Barb unloops her purse from the back of a stool at the peninsula and tosses it over her shoulder.
“You’re leaving?” Suddenly, I’m breathless, afraid, dizzy. I’m not ready for Barb to leave, to do this on my own.
“I’m getting your prescriptions. It’s not up for debate. You don’t have to take them, but I’m not going to sit here and watch you hurtmore than you have to.” She digs through her purse, pats down her pockets, then asks, “Can I borrow your car?”
I hit Standby on the alarm, then wait at the door to the garage as Barb backs into the alley. It won’t take her more than twenty minutes. Still, it’s a reminder that at some point, she will leave for good.
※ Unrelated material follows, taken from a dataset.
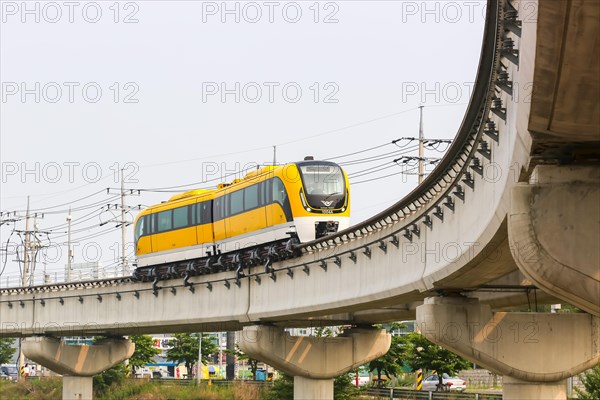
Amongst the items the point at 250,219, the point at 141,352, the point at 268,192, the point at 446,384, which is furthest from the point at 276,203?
the point at 141,352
I lock the door to the garage and punch the Away code on our alarm, Jasper’s birthday. All our passwords are variations of his birthday. That will have to change now that Opal’s here, now that it seems like favoritism. I’m about to press the Home button when Jasper shouts a string of gibberish from upstairs. I rush to the bottom of the stairs, then hesitate, waiting to see if he’ll fall back to sleep. He doesn’t cry again, so I retreat to the living room. The house is quiet, unsettlingly so. I don’t want to do this alone.
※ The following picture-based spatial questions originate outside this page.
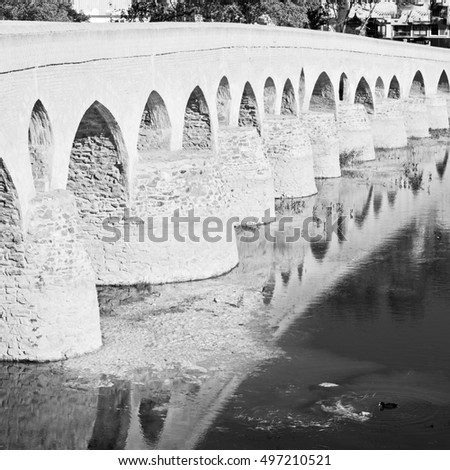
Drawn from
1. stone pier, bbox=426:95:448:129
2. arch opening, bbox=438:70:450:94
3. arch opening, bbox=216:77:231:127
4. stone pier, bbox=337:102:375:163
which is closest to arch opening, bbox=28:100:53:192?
arch opening, bbox=216:77:231:127

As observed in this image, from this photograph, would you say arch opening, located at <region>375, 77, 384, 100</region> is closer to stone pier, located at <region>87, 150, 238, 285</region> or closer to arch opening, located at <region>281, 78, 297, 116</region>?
arch opening, located at <region>281, 78, 297, 116</region>

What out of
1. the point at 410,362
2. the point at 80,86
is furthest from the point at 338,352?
the point at 80,86

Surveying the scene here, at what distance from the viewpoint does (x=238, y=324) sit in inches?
945

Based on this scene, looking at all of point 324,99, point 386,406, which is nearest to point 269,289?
point 386,406

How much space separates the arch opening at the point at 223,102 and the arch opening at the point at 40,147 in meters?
12.5

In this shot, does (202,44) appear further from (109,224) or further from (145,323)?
(145,323)

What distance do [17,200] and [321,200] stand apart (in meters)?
18.8

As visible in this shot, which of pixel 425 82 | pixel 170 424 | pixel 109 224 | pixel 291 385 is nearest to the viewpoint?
pixel 170 424

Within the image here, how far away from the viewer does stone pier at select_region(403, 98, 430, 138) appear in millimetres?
57784

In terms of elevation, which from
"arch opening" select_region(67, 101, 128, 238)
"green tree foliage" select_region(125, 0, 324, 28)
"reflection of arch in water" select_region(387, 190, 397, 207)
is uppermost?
"green tree foliage" select_region(125, 0, 324, 28)

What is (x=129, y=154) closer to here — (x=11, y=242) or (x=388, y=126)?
(x=11, y=242)

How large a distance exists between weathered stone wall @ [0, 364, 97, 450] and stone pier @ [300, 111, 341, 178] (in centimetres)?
2289

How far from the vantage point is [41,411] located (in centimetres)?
1952

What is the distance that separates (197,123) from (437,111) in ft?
106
My breasts sting, the familiar pins and needles I haven’t felt since Jasper was nursing. My milk has come in. Already, I’m engorged, uncomfortably swollen. It’s a good problem to have, but it’s almost as painful as my incision, more nagging than clawing, just as fertile. Opal’s still asleep. While I don’t want to wake her, my body won’t be able to wait very long. I should pump. I hate pumping. It makes me feel animalistic in all the wrong ways. It’s necessary, though, if I want to keep my production up. I’ll pump in a few minutes. Let me just shut my eyes, gather my energy to pump or wake her.
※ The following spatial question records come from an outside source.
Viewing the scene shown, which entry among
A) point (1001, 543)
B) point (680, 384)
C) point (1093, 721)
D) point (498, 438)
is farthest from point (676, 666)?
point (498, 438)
I’m asleep before I can cycle through these limited options again.
I have no idea how long I’ve been asleep when something startles me awake. I jump up, causing that searing along my stitches to ignite again. The compression band around my waist cuts into my swollen stomach. Two sodden circles spotlight my breasts, full past capacity and tingling. My entire body stings, exacerbated by my racing pulse. Slowly, I shift my gaze to the French doors, certain I won’t see anything, that it’s just my mind, the canals, playing tricks on me.
Only, there’s a man at the door, hands against his forehead, peering in. We see each other, and he stands upright. It’s the man who rides his bike around the canal, the one with the bright-orange child seat.The man who looks how I feel, who so recently gave me the creeps. He reaches for the handle. I sigh in relief because I locked it after Jasper and Barb returned. He can’t get in. If he breaks the glass, the alarm will blaze. It may take a while for the police to arrive, but everyone along Linnie Canal will hear. Someone will help. I try to relax, to remind myself we’re safe. His hand starts to twist the handle. It’s locked. I know it’s locked. I know it won’t turn. As he pushes down, the latch releases and the door inches open.
I forgot to lock the door. The alarm—I wait for it to sound. It will blare. It will scare him away, alert some Good Samaritan. But the alarm isn’t on. I forgot to hit Home when Barb left. The man’s boots clap against the hardwood as he steps inside.